The stop would be along the Port Washington Branch and feature elevators between the 12-car platform and the street in order to be fully ADA-compliant.

The station would also contain staircases, platform shelters and ticket-vending machines.

The former Elmhurst station was closed and razed in January 1985.

The rejection of the MTA’s proposed budget may sound worrisome, but Joan McDonald, the state Department of Transportation commissioner and chairperson of the Capital Program Review Board, said in a statement on Tuesday the group nixed the budget to allow for additional time to parse it.

“I vetoed the plan without prejudice,” McDonald said, “so that we had sufficient time to evaluate the capital plan proposal, the various proposals that may be part of the capital and may require legislative approval and to do the proper due diligence.”

According to a state DOT spokesman, the rejection of the budget is not unusual.

Since the Capital Program Review Board’s creation in 1982, the only plan it accepted on first submission was the one for 1982-1986.

Every budget since was rejected because the 90-day review period “simply isn’t long enough” to properly analyze the plan, with the renegotiation, resubmission and approval of new budgets occurring weeks later.

MTA spokesman Sal Arena said the review board’s rejection is “just a pro forma first step” and that the Elmhurst proposal is “still in the mix.”

“It’s what they do every time,” Arena said of the board’s decision. “Technically nothing is on the table or off the table at this point.
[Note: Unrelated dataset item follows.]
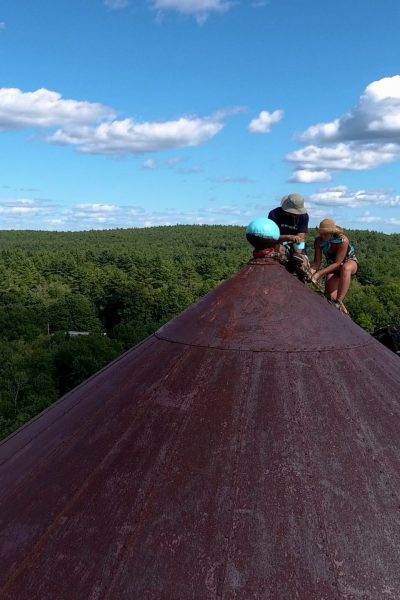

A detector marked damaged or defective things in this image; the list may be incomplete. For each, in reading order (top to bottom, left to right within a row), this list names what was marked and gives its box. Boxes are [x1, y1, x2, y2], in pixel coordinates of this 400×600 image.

rusty metal dome [0, 258, 400, 600]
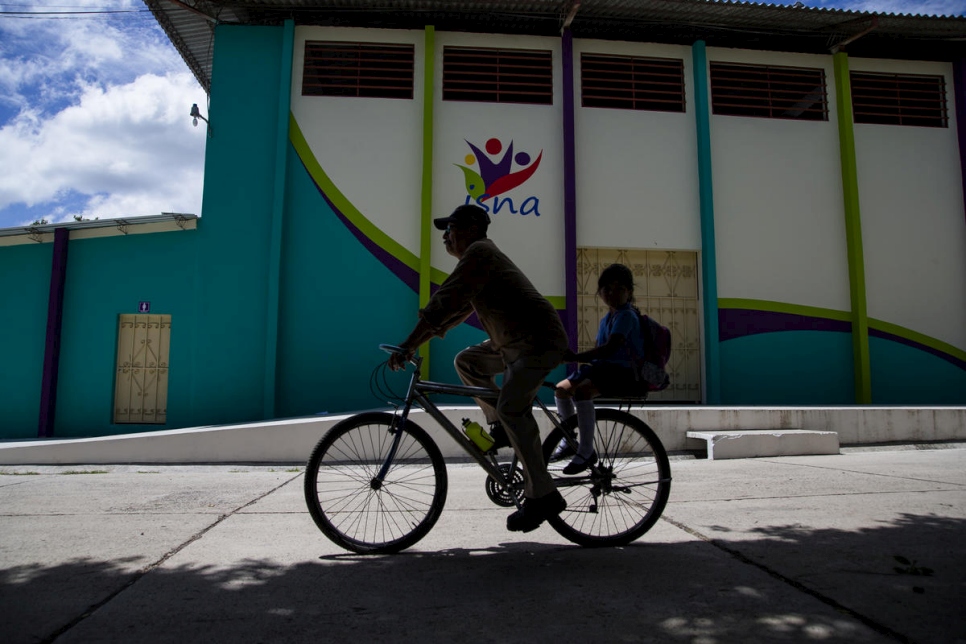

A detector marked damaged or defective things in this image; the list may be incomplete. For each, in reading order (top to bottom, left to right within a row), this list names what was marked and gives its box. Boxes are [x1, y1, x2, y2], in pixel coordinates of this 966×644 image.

Elmhurst is in no danger at this moment, but whether it survives remains to be seen.”

Councilman Danny Dromm (D-Jackson Heights) and Reps. Grace Meng (D-Flushing) and Joe Crowley (D-Bronx, Queens) expressed their hope for the Elmhurst station plan in a joint statement issued Wednesday.

“As the MTA spokesman said, the veto was expected and it gives the board more time to review the plan,” the electeds said. “Nothing is off the table and we’re hopeful that funding for this critical investment in Elmhurst will continue to move forward.

“In the coming days,” they continued, “we will send a letter to Commissioner McDonald urging that the money proposed for this project be kept intact.”